Questionnaire réouverture des EPLE

Sur la question importante de la réouverture des collèges et des lycées qui doit obéir à un protocole sanitaire national complexe afin de répondre en meilleure sécurité possible à des considérations économiques, pédagogiques et sociales ce fut l’occasion pour nous :

  • de demander que la communication institutionnelle sur la réouverture s’adresse également aux personnels administratifs et ne soit pas tournée exclusivement vers les enseignants et les personnels de direction ;
  • de dénoncer que dans certaines académies, aucuns moyens de protection ne soient mis à la disposition des personnels administratifsvoire que l’on fasse reposer sur les seuls gestionnaires des établissements le soin de passer les commandes des équipements de protection pour l’ensemble des personnels non enseignant !

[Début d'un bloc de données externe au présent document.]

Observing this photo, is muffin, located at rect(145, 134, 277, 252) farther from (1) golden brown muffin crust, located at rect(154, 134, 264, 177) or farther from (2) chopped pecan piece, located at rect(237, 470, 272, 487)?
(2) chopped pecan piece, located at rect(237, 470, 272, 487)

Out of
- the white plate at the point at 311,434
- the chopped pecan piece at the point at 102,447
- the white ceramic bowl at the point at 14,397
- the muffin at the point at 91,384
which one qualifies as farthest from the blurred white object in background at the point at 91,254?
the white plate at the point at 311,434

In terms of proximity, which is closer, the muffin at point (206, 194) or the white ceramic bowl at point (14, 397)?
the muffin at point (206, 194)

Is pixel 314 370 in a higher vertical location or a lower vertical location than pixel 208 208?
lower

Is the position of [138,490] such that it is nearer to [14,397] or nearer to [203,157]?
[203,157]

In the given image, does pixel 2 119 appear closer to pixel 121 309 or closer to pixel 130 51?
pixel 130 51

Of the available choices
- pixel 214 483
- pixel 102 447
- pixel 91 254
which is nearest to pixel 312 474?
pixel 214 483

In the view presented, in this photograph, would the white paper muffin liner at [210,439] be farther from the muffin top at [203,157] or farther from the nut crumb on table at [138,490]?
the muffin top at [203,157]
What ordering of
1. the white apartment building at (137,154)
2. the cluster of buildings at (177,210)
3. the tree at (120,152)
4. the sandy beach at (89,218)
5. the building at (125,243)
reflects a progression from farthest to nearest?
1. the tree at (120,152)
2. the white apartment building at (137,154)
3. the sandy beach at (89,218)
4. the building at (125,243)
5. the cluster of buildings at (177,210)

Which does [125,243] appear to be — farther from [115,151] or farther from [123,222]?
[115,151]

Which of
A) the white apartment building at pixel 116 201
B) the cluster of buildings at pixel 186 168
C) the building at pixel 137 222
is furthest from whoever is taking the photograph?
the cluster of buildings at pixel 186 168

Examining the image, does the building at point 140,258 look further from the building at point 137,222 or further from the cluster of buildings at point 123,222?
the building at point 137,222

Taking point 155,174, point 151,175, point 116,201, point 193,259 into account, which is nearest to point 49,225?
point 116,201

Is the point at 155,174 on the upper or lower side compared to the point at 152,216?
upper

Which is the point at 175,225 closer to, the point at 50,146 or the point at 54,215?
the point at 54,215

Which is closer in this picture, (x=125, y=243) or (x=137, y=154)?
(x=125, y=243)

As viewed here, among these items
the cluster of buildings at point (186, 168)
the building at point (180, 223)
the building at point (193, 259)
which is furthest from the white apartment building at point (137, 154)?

Le problème, c’est que pour l’instant, le ministre n’apporte pas de réponses concrètes à ces questions, même s’il s’est dit preneur de nos suggestions.

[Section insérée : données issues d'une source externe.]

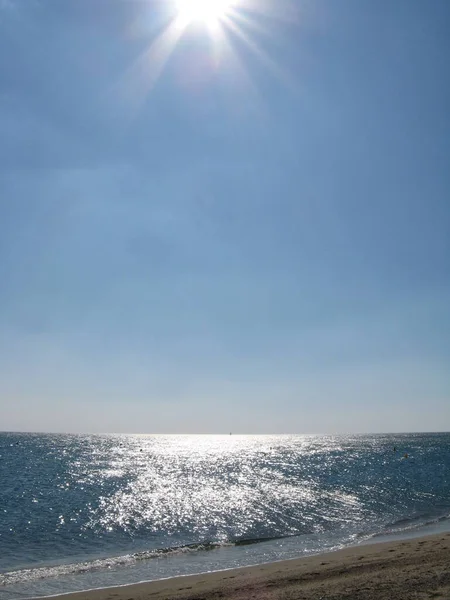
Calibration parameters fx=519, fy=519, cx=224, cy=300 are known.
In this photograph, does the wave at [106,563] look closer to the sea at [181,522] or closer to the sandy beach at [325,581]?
the sea at [181,522]

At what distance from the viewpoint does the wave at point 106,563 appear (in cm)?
1883

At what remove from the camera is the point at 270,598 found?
13562 millimetres

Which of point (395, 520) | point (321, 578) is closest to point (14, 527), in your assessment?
point (321, 578)

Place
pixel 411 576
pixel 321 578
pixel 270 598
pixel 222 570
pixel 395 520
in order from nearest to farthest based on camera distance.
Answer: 1. pixel 270 598
2. pixel 411 576
3. pixel 321 578
4. pixel 222 570
5. pixel 395 520

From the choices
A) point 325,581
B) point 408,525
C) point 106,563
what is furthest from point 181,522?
point 325,581

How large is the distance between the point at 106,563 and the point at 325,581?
9.73m

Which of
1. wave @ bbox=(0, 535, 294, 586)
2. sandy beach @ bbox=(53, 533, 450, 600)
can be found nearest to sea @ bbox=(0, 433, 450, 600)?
wave @ bbox=(0, 535, 294, 586)

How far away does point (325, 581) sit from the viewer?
50.4ft

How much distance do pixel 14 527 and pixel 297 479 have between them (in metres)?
32.5

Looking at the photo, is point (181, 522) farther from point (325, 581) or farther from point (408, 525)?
point (325, 581)

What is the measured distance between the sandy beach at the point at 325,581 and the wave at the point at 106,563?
3564mm

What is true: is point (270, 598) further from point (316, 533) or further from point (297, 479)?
point (297, 479)

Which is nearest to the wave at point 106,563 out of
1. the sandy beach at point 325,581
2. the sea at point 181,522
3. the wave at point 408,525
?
the sea at point 181,522

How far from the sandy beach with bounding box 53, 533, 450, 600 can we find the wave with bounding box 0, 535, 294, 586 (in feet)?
11.7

Or des questions de responsabilité se posent.

En EPLE, face à cette réouverture soumise à un protocole complexe inscrit dans une réalité complexe, les personnels ne peuvent être astreints qu’à une obligation de mise en œuvre, qui consiste à utiliser les moyens mis à disposition par l’État employeur et les collectivités locales.

Questionnaire "réouverture des EPLE"

Sans moyens on ne met rien en œuvre et sans mise en œuvre on n’obtient pas de résultat.

Cela personne ne saurait le reprocher aux personnels administratifs des EPLE.

Vous aviez accepté de répondre aux questionnaires EPLE. Aujourd’hui, nous vous redonnons la parole afin de continuer à agir au plus près de vous.

Nous avons joint au questionnaire EPLE un fichier d’aide à la mise en œuvre du protocole élaboré par la section A&I UNSA de l’académie d’Orléans Tours. En vous permettant de faire le bilan de ce que vous constatez dans votre établissement, il vous permet également de prendre la mesure de la tâche et de sa faisabilité, au-delà des discours des « y’a qu’à faut qu’on » que trop souvent nous entendons.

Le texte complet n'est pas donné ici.